* _Requirement_
Repeat, word for word, the part of the TinyPLC text starting with "Hopefully, either I" and going on through "operations.".

*** Provided text ***

While the basics are in place and work, the original design, even if
it was bad, was made to work. There are a number of "hooks" that have
never been finished.
Hopefully, either I or someone else will take the time to improve TinyPLC.
TinyPLC datatypes. Modify PLCSHARE.H to change the number of registers
allocated to each datatype:
INPUTS: There are 32 inputs, X0 .. X31.
OUTPUTS: There are 32 outputs, Y0 .. Y31.
ANALOGS: There are 32 analog inputs, A0 .. A31.
VARIABLES: There are 32 variables, V0 .. V31. Each variable can hold a
32-bit number. V31 is special, and contains the status flags
from arithmetic and logical
operations.
V31 & 1 = Carry status
V31 & 2 = Overflow status
V31 & 4 = Zero status
V31 & 8 = Negative status
V31 & 16 = Stack overflow/underflow error
V31 & 32 = Divide by 0 error
TIMERS: There are 16 timers, T0 .. T15. Each timer is 32-bits (0 ..
4,294,967,295) with 1ms resolution.
Note: each timer uses 2 32-bit storage locations.
COUNTERS: There are 32 counters, C0 .. C31. Each counter is 32-bits
(0 .. 4,294,967,295).
ONESHOTS: There are 32 oneshot registers, R0 .. R31
NOTE: when a ladder program is initalized, the previous state
of the inputs to oneshots is assumed to be FALSE. As a
result, a oneshot can be used at the start of a rung to
execute initalization logic.

*** Extracted data ***

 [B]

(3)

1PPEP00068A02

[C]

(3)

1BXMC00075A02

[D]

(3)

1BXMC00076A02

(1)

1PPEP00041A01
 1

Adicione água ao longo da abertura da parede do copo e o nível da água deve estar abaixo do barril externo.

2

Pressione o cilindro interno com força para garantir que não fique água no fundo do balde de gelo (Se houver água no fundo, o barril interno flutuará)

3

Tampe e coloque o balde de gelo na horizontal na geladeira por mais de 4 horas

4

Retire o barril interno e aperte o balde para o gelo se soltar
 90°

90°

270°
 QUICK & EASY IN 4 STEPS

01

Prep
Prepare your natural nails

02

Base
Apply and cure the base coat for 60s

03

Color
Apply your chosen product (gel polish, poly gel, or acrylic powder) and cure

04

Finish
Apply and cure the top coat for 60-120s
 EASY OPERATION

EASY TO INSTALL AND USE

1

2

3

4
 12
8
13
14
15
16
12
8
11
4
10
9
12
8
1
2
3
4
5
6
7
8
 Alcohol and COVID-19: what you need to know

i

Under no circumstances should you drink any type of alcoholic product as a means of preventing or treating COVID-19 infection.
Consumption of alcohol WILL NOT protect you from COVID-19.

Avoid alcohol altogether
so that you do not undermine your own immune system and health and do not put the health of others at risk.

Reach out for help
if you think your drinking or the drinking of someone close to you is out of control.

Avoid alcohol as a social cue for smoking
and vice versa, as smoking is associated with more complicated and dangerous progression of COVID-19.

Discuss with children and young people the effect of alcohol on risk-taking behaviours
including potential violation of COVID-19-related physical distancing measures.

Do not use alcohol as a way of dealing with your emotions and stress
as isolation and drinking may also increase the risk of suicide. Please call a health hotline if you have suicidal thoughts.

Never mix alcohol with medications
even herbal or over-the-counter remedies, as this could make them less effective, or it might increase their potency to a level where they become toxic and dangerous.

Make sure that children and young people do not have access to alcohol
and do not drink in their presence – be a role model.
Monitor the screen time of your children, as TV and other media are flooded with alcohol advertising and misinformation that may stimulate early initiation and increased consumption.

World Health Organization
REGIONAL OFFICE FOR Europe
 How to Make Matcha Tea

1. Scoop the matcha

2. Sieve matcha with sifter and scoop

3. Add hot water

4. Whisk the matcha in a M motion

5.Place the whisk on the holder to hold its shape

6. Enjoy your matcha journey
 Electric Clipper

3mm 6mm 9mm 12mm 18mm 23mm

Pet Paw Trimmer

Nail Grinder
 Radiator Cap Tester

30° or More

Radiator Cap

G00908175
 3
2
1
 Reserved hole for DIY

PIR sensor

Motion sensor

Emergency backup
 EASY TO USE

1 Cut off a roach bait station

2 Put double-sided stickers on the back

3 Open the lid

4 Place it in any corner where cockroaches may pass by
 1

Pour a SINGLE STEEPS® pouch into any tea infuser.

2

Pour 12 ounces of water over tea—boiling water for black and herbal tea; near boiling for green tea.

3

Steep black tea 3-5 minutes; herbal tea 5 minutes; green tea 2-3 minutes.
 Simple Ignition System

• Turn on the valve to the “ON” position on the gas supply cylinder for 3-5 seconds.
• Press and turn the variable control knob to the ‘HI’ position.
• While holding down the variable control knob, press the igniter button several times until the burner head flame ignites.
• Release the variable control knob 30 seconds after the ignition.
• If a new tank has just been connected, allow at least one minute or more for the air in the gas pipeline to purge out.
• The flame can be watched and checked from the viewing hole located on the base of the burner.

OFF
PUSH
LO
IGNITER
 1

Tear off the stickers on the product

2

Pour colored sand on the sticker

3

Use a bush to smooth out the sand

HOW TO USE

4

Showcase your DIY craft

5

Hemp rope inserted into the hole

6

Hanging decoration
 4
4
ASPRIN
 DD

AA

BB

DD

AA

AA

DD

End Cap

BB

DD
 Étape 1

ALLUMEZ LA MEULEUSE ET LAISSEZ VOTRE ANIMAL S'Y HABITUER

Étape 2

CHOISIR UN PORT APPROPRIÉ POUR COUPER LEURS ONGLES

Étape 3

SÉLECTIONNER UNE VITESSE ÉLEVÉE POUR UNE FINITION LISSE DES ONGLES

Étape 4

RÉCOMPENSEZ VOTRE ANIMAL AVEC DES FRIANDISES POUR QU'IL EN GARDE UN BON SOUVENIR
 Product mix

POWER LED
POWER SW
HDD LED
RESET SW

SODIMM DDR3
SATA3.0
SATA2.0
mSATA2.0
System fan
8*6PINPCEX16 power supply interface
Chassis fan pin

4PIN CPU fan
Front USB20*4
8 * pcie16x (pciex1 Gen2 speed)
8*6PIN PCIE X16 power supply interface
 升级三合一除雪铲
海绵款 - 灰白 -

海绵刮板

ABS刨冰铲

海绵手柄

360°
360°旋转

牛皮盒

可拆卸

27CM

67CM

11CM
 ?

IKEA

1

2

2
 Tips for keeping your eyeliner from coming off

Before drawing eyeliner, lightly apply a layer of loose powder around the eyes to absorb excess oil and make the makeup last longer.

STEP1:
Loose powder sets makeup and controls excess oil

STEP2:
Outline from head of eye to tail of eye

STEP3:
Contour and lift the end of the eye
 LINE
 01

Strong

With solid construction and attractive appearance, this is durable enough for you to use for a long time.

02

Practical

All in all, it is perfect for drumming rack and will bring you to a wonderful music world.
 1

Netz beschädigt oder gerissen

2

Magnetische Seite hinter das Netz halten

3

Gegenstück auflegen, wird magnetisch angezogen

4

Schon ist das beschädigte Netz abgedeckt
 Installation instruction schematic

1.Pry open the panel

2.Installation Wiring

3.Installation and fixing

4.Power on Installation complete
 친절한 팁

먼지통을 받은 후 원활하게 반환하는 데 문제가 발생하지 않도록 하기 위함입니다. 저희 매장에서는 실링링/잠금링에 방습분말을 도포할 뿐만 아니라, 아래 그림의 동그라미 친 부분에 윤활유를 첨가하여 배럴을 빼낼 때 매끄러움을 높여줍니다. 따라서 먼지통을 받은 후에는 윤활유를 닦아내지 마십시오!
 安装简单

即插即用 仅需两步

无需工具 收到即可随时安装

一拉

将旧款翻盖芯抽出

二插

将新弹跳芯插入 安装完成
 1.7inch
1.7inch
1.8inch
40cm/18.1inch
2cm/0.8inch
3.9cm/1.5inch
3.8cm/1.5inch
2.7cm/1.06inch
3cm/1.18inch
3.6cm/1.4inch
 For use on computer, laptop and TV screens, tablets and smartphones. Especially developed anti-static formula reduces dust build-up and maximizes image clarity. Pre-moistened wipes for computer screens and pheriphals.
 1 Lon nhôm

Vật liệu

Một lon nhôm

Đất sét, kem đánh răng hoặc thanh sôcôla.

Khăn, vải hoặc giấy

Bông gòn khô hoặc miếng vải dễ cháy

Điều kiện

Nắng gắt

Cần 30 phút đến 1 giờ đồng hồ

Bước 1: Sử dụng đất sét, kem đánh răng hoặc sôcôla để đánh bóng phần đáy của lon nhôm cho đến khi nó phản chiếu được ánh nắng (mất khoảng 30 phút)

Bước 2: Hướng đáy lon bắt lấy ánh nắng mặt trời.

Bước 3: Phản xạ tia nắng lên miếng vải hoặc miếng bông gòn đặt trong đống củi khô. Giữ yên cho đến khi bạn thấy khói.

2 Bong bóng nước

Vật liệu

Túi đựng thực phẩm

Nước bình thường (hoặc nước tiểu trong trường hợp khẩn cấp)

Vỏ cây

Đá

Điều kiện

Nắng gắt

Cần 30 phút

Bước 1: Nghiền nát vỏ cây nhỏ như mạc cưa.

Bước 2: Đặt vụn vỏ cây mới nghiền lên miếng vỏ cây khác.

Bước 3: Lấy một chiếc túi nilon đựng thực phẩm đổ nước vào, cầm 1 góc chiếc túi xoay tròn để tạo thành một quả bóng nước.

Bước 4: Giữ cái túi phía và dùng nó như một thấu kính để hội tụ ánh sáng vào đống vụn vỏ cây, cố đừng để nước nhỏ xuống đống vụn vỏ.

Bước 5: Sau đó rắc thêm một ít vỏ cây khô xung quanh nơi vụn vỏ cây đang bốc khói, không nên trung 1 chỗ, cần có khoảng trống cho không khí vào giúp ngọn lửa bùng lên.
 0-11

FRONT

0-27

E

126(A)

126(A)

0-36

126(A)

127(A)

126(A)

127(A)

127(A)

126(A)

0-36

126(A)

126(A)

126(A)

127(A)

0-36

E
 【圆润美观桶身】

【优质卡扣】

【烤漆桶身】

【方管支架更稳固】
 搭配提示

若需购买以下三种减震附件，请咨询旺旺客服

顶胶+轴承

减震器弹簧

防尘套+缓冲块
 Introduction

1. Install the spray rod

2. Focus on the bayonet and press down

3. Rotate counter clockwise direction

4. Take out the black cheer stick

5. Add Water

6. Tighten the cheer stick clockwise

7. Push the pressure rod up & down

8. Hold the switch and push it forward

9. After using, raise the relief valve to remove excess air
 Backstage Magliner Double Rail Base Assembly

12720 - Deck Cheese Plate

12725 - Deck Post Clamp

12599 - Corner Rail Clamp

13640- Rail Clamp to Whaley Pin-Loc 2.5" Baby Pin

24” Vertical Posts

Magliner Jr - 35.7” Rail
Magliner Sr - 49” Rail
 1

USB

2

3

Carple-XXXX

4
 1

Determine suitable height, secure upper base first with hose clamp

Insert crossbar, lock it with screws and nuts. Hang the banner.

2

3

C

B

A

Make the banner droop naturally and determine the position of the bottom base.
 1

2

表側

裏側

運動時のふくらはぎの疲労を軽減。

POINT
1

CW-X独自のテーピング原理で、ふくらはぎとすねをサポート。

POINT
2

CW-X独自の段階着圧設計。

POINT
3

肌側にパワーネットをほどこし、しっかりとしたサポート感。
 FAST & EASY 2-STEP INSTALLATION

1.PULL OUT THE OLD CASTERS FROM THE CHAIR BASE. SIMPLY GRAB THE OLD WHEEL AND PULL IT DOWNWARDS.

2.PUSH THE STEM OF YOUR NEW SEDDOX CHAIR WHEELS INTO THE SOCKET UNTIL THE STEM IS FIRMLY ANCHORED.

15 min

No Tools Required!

***

* _Expected answer_
Hopefully, either I or someone else will take the time to improve TinyPLC.
TinyPLC datatypes. Modify PLCSHARE.H to change the number of registers
allocated to each datatype:
INPUTS: There are 32 inputs, X0 .. X31.
OUTPUTS: There are 32 outputs, Y0 .. Y31.
ANALOGS: There are 32 analog inputs, A0 .. A31.
VARIABLES: There are 32 variables, V0 .. V31. Each variable can hold a
32-bit number. V31 is special, and contains the status flags
from arithmetic and logical
operations.